* _FRAGMENTO SELECCIONADO_:
──────────────────────────────

De entre los trastos que hoy se apilan en las puertas de las casas afectadas por la DANA, que ayer eran muebles y objetos cuidados con mimo, los que más me conmueven son los juguetes manchados, los libros combados por el barro y la desgracia y las fotografías. Algunas aún cuelgan de las paredes marcadas por las líneas que alcanzó el agua, con el cristal roto, el marco un poco torcido.
Ya casi no revelamos fotografías recientes: las que se han perdido en la catástrofe son las de los abuelos, las de la boda, la memoria familiar, las fotos con el pelo cortado a tazón y el rosario de la Primera Comunión entre las manos.
Cuando era niña la riada del 83 se llevó los archivos de varios fotógrafos locales; con ellos desaparecían no solo los registros del cambio de ese valle de Ayala que se inclinaba hacia Bilbao, las fotos oficiales que marcaban las visitas de autoridades, sino también los momentos menores, las comidas de las cuadrillas, los niños desnudos sobre su almohadón de infantes, cuando aún se estilaba aquello, las fotos de sucesos y las de la modesta crónica social. Desde entonces me he empeñado en hacer siempre más de una copia de las imágenes: son irreemplazables y cuando desaparecen se esfuman de una manera definitiva.
Ojalá todos las hayan conservado en el caos, por estropeadas que hayan quedado. La Universidad de Valencia, que hace apenas medio año organizó un congreso centrado en la importancia de la preservación de los álbumes familiares como la base de la memoria colectiva, se encargará de restaurarlas. Esta misma semana iniciarán la recogida, tras un mínimo etiquetado. Tienen experiencia en ello.
El Grupo Español de Conservación del IIC (GE-IIC) recuperará todo aquello que se cree perdido, se encuentre en el formato que sea. Los viejos rostros aparecerán sobre el celofán o el papel, otra vez. Y del barro surgirá de nuevo la memoria.

──────────────────────────────

* _EXTRACTOS DE REGISTROS_:
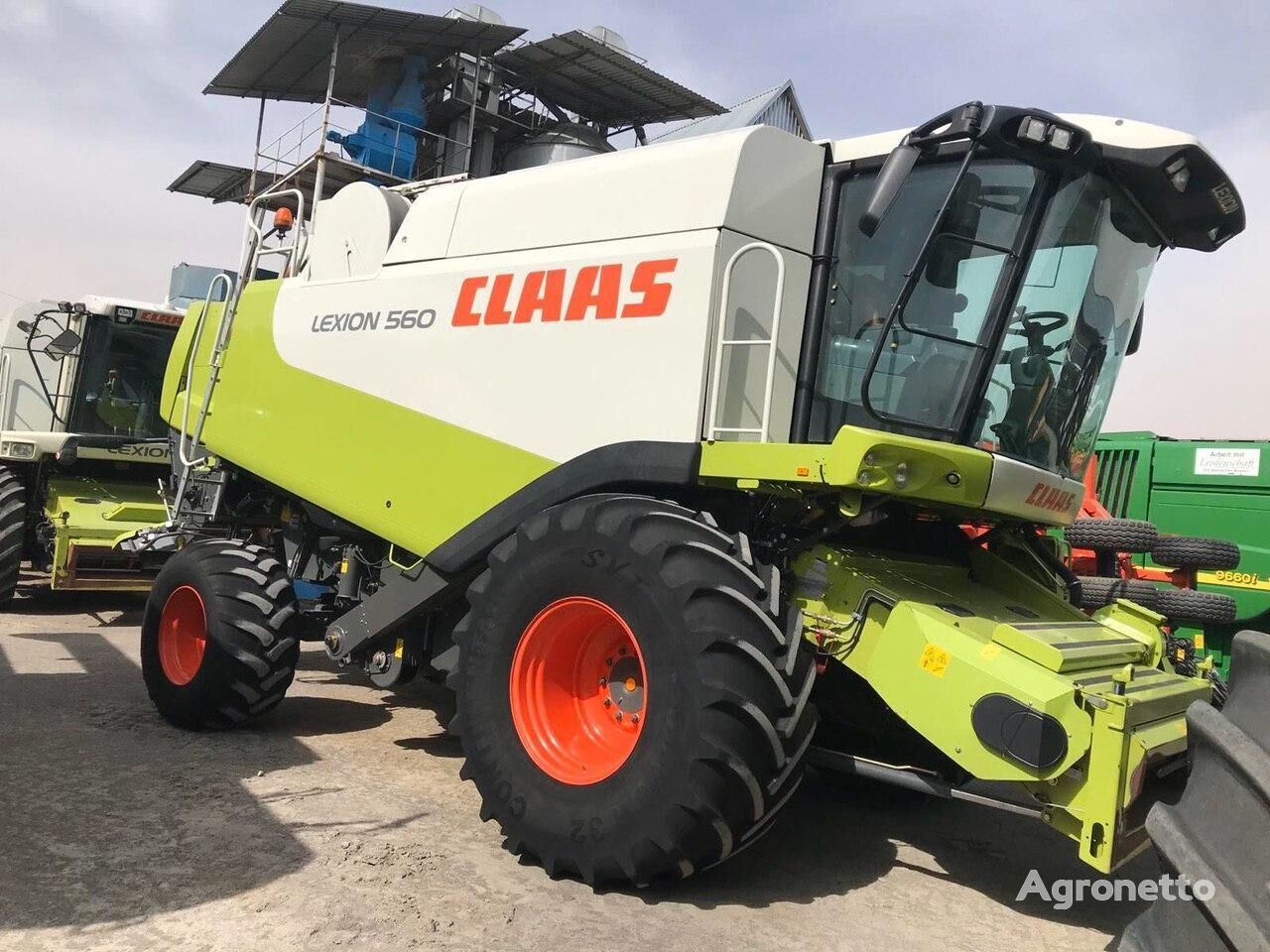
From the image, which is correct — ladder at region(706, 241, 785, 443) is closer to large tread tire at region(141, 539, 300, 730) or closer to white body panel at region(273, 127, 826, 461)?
white body panel at region(273, 127, 826, 461)

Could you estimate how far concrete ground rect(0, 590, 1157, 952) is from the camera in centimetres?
315

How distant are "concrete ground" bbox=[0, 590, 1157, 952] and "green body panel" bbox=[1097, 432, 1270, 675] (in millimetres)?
3470

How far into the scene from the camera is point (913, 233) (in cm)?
393

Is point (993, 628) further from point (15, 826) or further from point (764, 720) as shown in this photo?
point (15, 826)

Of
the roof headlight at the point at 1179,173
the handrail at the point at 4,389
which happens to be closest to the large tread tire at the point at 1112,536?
the roof headlight at the point at 1179,173

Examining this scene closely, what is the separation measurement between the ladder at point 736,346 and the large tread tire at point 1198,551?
3.77m

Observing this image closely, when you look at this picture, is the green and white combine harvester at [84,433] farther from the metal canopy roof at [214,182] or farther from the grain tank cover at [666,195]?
the metal canopy roof at [214,182]

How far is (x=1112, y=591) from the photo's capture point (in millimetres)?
6238

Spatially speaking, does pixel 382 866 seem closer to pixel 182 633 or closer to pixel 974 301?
pixel 182 633

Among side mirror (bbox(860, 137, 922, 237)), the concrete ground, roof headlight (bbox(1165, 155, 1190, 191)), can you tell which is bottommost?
the concrete ground

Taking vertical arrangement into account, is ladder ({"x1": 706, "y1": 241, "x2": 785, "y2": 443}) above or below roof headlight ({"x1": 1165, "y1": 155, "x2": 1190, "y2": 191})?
below

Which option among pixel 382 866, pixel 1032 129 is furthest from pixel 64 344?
pixel 1032 129

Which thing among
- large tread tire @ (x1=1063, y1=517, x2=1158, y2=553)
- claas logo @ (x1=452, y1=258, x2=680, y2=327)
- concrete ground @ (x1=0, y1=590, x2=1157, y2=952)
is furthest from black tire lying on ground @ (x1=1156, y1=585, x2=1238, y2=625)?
claas logo @ (x1=452, y1=258, x2=680, y2=327)

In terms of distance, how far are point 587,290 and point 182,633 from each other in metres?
3.24
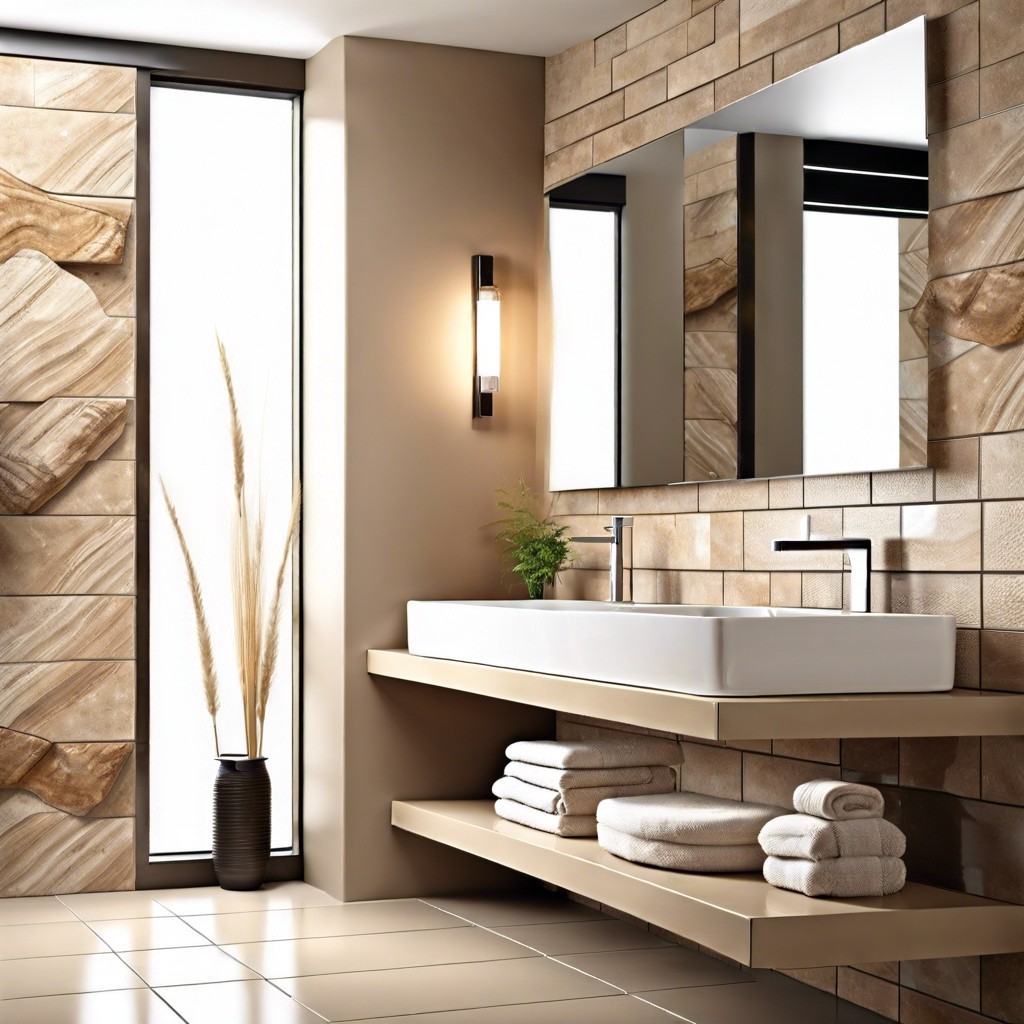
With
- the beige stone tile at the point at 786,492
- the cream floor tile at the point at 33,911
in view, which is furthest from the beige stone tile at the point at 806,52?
the cream floor tile at the point at 33,911

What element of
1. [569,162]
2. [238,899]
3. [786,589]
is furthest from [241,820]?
[569,162]

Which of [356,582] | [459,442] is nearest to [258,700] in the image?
[356,582]

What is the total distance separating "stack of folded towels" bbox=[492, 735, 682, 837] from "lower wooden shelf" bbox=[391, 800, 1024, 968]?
41cm

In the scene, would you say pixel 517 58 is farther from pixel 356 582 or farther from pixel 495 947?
pixel 495 947

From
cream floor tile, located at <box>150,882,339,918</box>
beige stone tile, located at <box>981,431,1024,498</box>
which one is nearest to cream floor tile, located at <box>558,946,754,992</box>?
cream floor tile, located at <box>150,882,339,918</box>

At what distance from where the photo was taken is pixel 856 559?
307cm

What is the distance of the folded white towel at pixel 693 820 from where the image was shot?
2930mm

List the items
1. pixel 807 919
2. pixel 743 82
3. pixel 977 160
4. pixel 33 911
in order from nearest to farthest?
pixel 807 919, pixel 977 160, pixel 743 82, pixel 33 911

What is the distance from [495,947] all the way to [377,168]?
2.22 m

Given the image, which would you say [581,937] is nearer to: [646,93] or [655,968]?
[655,968]

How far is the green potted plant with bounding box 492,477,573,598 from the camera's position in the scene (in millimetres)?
4195

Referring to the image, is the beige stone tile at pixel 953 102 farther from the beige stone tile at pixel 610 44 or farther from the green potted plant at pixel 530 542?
the green potted plant at pixel 530 542

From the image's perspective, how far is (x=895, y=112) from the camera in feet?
9.88

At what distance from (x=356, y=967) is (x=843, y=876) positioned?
1290 mm
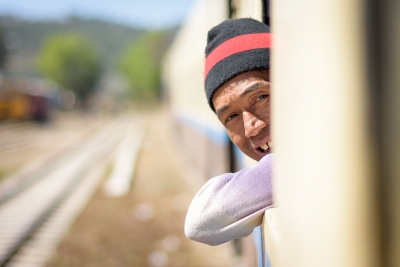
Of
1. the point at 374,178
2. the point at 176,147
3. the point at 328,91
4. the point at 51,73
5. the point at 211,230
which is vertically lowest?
the point at 51,73

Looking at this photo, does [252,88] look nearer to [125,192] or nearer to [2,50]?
[125,192]

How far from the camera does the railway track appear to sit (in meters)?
5.80

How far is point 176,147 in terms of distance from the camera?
17891 mm

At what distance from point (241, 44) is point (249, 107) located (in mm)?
189

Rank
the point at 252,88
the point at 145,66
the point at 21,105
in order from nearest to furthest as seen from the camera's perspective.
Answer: the point at 252,88 < the point at 21,105 < the point at 145,66

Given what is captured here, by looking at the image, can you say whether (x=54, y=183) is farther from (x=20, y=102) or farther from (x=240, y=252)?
(x=20, y=102)

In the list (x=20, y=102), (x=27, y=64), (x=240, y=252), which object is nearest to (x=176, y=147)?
(x=240, y=252)

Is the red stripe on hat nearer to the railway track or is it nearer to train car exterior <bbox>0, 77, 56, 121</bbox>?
the railway track

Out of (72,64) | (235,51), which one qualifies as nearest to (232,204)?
(235,51)

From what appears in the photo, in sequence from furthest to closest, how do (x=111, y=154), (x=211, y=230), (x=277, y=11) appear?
(x=111, y=154) < (x=211, y=230) < (x=277, y=11)

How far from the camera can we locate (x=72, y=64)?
3369 inches

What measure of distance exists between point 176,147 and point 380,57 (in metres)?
17.3

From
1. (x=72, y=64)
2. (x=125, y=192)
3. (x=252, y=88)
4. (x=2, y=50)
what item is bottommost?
(x=72, y=64)

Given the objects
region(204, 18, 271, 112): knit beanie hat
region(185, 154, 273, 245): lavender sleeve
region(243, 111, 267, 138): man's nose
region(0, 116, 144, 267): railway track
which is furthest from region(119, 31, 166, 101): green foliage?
region(185, 154, 273, 245): lavender sleeve
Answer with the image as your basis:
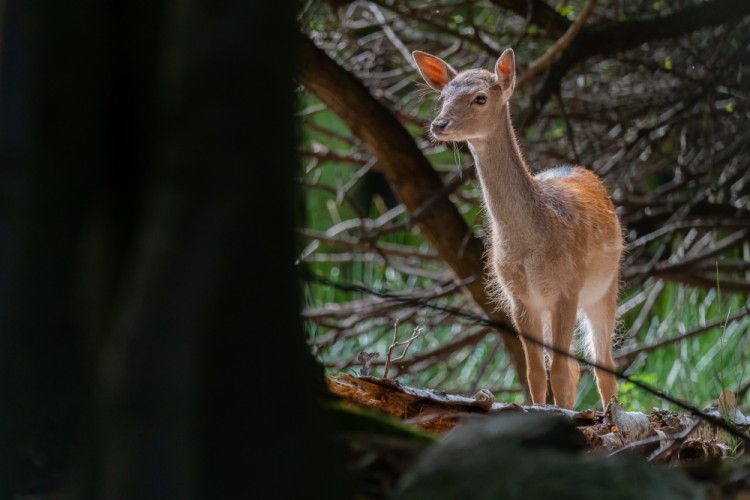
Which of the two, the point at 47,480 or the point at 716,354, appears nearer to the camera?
the point at 47,480

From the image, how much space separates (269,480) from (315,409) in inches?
6.7

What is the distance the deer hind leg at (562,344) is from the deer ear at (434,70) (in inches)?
58.1

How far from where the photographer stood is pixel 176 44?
1999 mm

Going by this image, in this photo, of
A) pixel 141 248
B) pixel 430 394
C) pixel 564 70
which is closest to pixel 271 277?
pixel 141 248

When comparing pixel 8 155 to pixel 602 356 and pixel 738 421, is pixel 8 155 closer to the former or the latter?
pixel 738 421

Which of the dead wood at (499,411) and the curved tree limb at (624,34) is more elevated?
the curved tree limb at (624,34)

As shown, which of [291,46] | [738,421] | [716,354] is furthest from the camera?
[716,354]

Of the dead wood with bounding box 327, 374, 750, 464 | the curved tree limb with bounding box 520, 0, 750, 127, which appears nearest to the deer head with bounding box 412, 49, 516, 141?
the curved tree limb with bounding box 520, 0, 750, 127

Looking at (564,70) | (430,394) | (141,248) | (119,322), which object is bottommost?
(430,394)

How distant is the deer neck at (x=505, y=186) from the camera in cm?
605

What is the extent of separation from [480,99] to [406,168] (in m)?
0.96

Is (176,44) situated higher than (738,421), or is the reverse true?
(176,44)

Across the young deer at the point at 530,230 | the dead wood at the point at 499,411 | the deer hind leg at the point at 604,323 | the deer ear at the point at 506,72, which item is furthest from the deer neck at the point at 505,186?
the dead wood at the point at 499,411

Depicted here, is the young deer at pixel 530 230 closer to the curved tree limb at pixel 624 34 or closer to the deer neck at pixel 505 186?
the deer neck at pixel 505 186
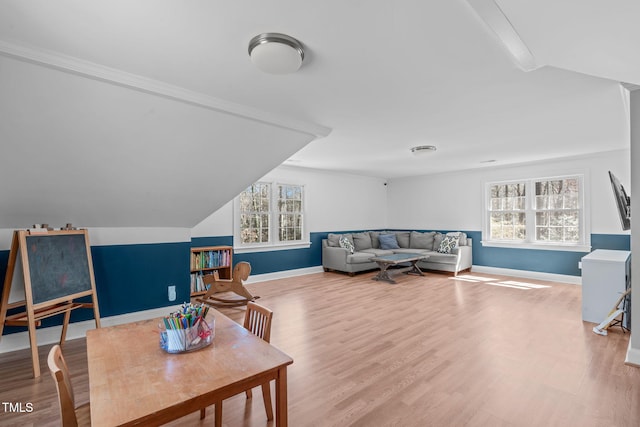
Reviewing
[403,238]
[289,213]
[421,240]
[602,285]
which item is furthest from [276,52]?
[403,238]

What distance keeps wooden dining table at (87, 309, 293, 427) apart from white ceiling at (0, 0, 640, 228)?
1.71 metres

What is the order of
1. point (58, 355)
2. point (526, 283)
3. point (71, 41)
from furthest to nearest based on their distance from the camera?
point (526, 283), point (71, 41), point (58, 355)

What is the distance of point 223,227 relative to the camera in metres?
5.77

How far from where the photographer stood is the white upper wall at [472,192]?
17.6 ft

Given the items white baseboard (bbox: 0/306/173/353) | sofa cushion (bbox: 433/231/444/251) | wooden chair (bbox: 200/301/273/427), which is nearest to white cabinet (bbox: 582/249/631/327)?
sofa cushion (bbox: 433/231/444/251)

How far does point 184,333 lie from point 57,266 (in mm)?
2377

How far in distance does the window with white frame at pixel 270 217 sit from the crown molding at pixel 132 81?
3.01 m

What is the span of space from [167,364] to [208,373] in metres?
0.23

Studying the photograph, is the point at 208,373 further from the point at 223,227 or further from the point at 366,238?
the point at 366,238

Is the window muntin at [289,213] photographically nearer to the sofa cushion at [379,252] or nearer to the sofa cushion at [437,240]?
the sofa cushion at [379,252]

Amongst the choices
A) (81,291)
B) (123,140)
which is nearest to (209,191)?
(123,140)

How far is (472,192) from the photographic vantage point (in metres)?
7.11

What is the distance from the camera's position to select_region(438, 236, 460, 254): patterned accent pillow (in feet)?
22.3

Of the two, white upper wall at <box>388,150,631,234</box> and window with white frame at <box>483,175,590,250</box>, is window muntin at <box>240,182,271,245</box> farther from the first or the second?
window with white frame at <box>483,175,590,250</box>
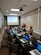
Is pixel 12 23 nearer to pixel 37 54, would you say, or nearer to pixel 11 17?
pixel 11 17

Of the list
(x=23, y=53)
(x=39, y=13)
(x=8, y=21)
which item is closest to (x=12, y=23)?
(x=8, y=21)

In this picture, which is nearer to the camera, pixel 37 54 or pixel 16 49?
pixel 37 54

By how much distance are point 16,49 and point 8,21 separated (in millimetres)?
11173

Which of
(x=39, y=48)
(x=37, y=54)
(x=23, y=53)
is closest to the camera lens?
(x=37, y=54)

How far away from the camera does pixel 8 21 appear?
46.4 feet

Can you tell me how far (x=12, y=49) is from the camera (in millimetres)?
3318

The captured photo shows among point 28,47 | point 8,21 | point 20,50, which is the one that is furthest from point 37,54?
point 8,21

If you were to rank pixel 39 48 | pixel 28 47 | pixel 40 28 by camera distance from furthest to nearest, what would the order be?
pixel 40 28
pixel 28 47
pixel 39 48

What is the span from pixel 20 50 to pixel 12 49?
300 millimetres

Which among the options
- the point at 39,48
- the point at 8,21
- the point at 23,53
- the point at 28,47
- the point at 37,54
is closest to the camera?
the point at 37,54

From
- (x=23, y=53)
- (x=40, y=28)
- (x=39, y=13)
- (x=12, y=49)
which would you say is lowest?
(x=23, y=53)

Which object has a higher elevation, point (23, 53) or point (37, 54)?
point (37, 54)

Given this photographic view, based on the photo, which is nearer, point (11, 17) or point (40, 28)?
point (40, 28)

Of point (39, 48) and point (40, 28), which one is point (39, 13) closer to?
point (40, 28)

──────────────────────────────

* _CONSIGNA A_: Convierte en una lista breve el párrafo del fragmento seleccionado que comienza con «Ojalá todos las hayan conservado», manteniendo sus datos principales.
* _CONSIGNA B_: Reproduce sin cambios el pasaje del fragmento seleccionado que arranca en las palabras «Ojalá todos las» y acaba después de «nuevo la memoria.».

* _SOLUCIÓN PROPUESTA A_:
- Se expresa el deseo de que todos hayan conservado las fotografías en el caos, aunque estén estropeadas.
- La Universidad de Valencia se encargará de restaurarlas.
- Hace apenas medio año, esa universidad organizó un congreso sobre la preservación de los álbumes familiares como base de la memoria colectiva.
- La recogida empezará esta misma semana, tras un mínimo etiquetado.
- La universidad tiene experiencia en ello.

* _SOLUCIÓN PROPUESTA B_:
Ojalá todos las hayan conservado en el caos, por estropeadas que hayan quedado. La Universidad de Valencia, que hace apenas medio año organizó un congreso centrado en la importancia de la preservación de los álbumes familiares como la base de la memoria colectiva, se encargará de restaurarlas. Esta misma semana iniciarán la recogida, tras un mínimo etiquetado. Tienen experiencia en ello.
El Grupo Español de Conservación del IIC (GE-IIC) recuperará todo aquello que se cree perdido, se encuentre en el formato que sea. Los viejos rostros aparecerán sobre el celofán o el papel, otra vez. Y del barro surgirá de nuevo la memoria.